In the midsts of all this, I took 9 days out to walk 150 miles across the country with my mum, but that’s another story.
I was overwhelmed by the love and support my page received. At first from friends and other practitioners who had vaguely heard of me, and then complete strangers commenting on and sharing the page, which made me feel like I must be doing something right. We had some really constructive conversations, in which people expressed concerns, for example, about communications between branches and UK Office. There were some good creative suggestions made too, and I hope now that someone might remember them and do something to take a few of them forward.
Given that Seána had a bit of a landslide victory in 2015, I never had a very high expectation of winning. In the last few days of the voting, I made my peace with this. On 27th October I received an email telling me that I had not been successful. A little while later I spoke on the phone with Jess Figueras, NCT’s chair of Trustees and a woman I hugely admire; a courtesy call really just to confirm the result.
Then I had to keep it quiet for over a week, which was quite surreal, particularly when I received good luck messages from so many people. I had decided not to bother going to the AGM if I lost, but as it got nearer, I realised that I was pretty much obliged to go and be a gracious loser, if only to maintain confidentiality of the result until the appropriate moment.
I had a lot of compliments on the dress I wore to the AGM, and feel I should mention that if I had won, I would have worn something quite different! I was obliged to be there, but I wasn’t obliged to dress like a president. There was a funny moment on entering Westminster City Hall and being asked, “Are you here for NCT… oh I recognise you!” So many hugs, and the weight of expectation all around me – knowing that perhaps not all eyes would be on me at the moment of the announcement, but over the course of that day I felt an utter lack of privacy in which to express anything but calm and cool-headedness. Breastfeeding Counsellor training prepares you with resilience and the ability to freeze your face, but it was a long day.
Seána’s speech after the announcement promised a line would be drawn in the sand and we could move on. The ensuing AGM involved some hard questions being put to the Board, and the prevailing atmosphere was not one of a charity being drawn together and moving forward (and realistically nor would it have been, at that moment, had I won). One of the feelings I was trying not to express was relief that I no longer had a role to play in any of this.

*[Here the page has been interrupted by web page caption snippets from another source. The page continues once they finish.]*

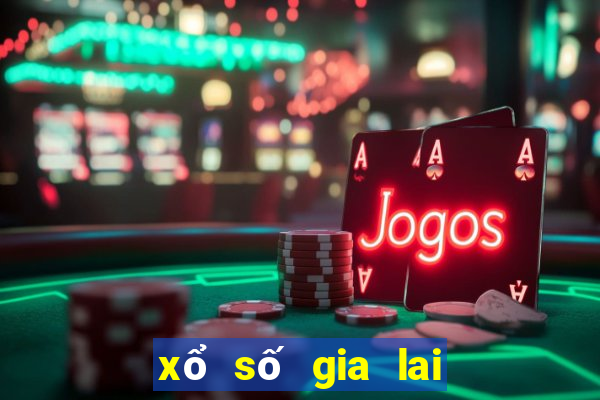 xổ số gia lai ngày 23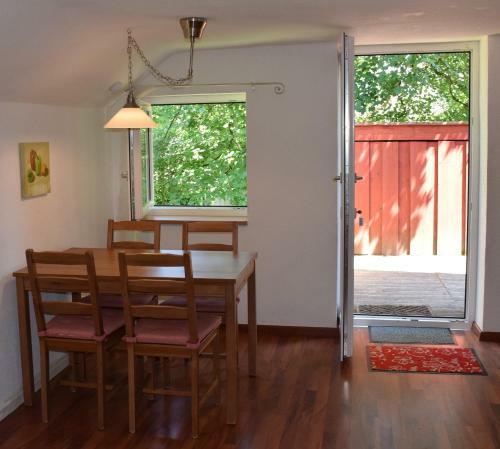Apartamento Ferienwohnungen Dornr�schen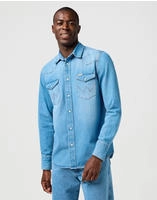 Wrangler Langarmhemd "WESTERN SHIRT"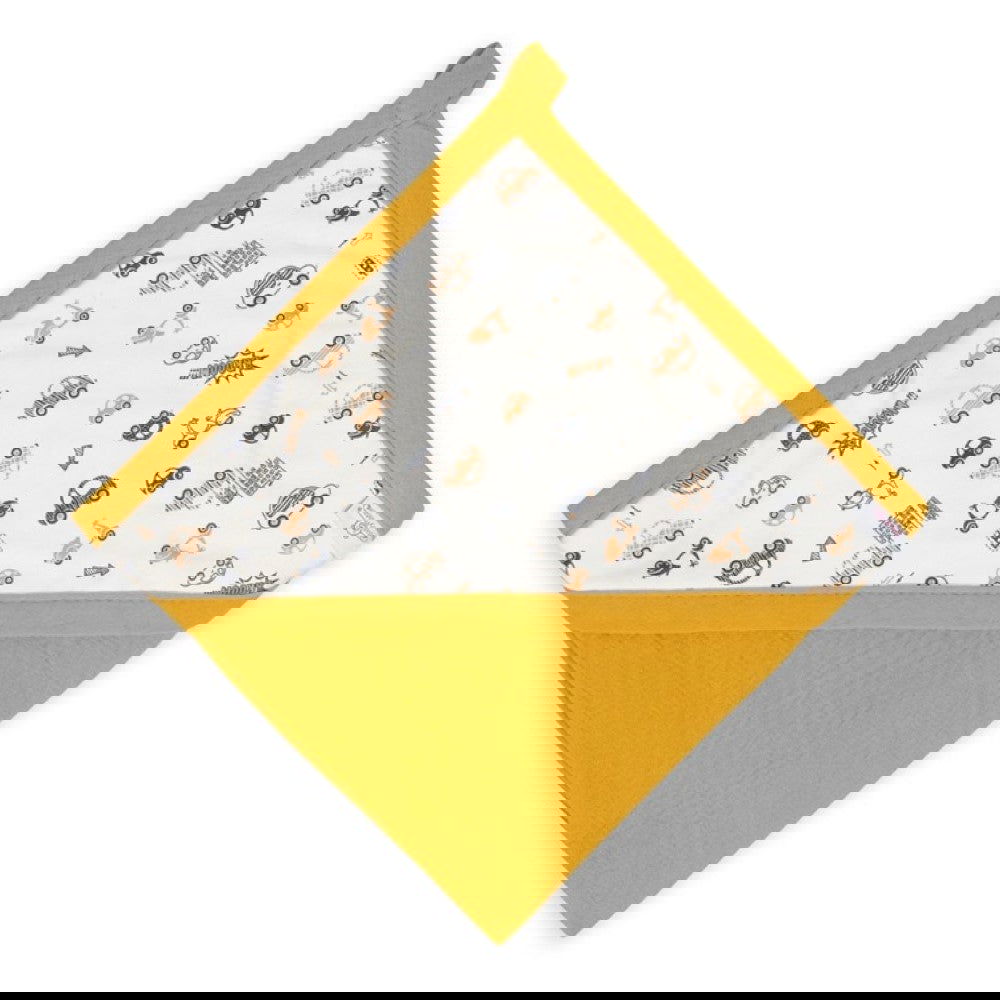 0443-02 Хавлия С Качулка 85Х85 - Хавлии - Baby Matex - BebeMama
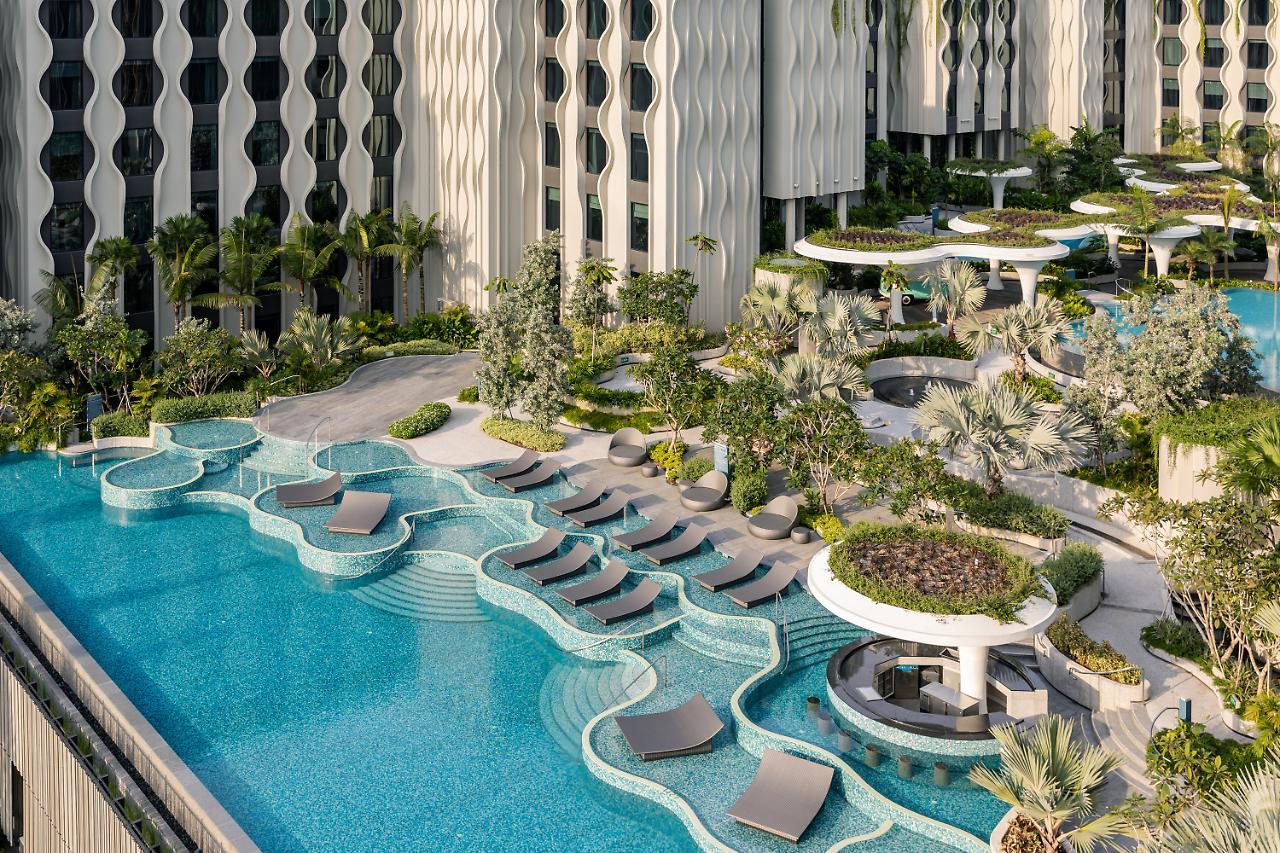 Hotel Village Sentosa By Far East Hospitality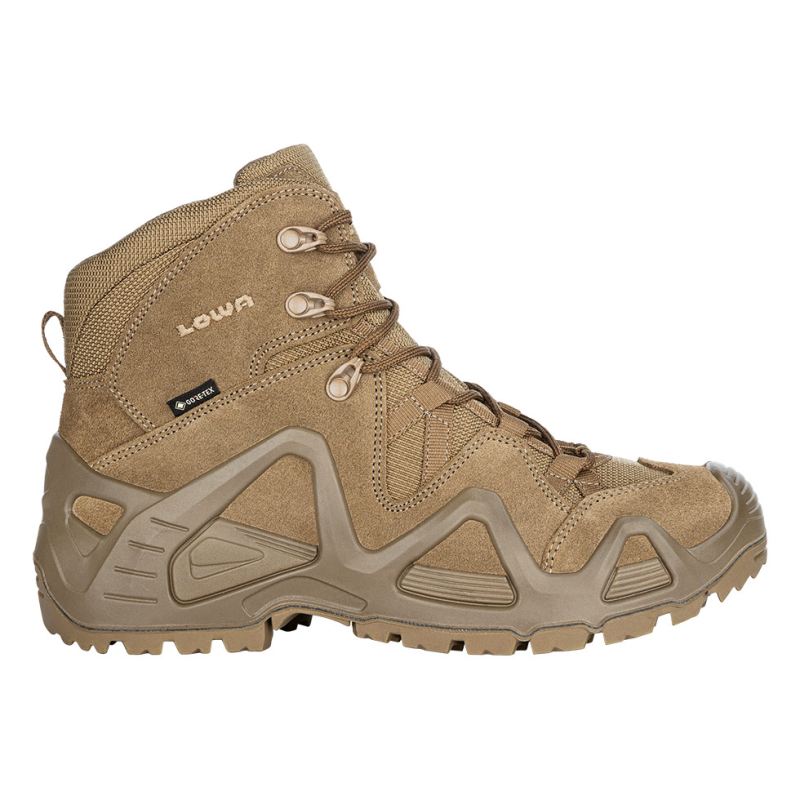 Lowa Schnelle Lieferung Herren Zephyr GTX Mid TF-Coyote OP | Schneller Versand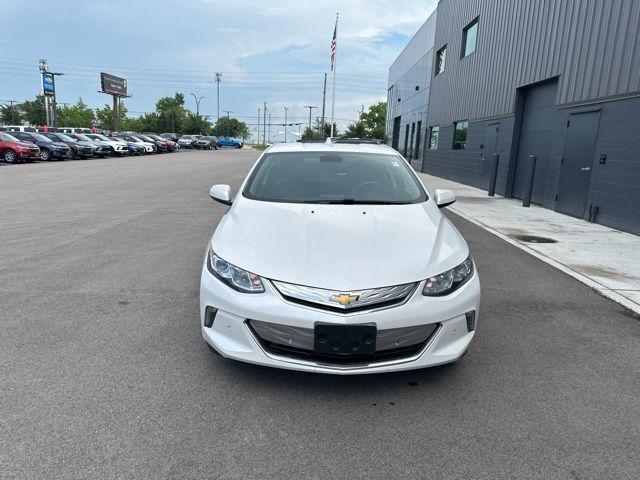 used 2018 Chevrolet Volt car, priced at $16,485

Running for president of NCT has changed me. Many times I have reminded myself to be my best self (and it hasn’t always been easy to do that), to stay true to my values, and to use my small platform to be completely and thoroughly positive. The support I have had, the things people have said about me, have held up a mirror in which I have seen myself grow. Repeatedly affirming your values over a four month period certainly embeds them in every fibre of your being. On a personal level this has been a thoroughly positive experience. As for how I feel about the future of NCT, I think that we have a long journey ahead of us, and right now I don’t know what, if any, part I will play in it.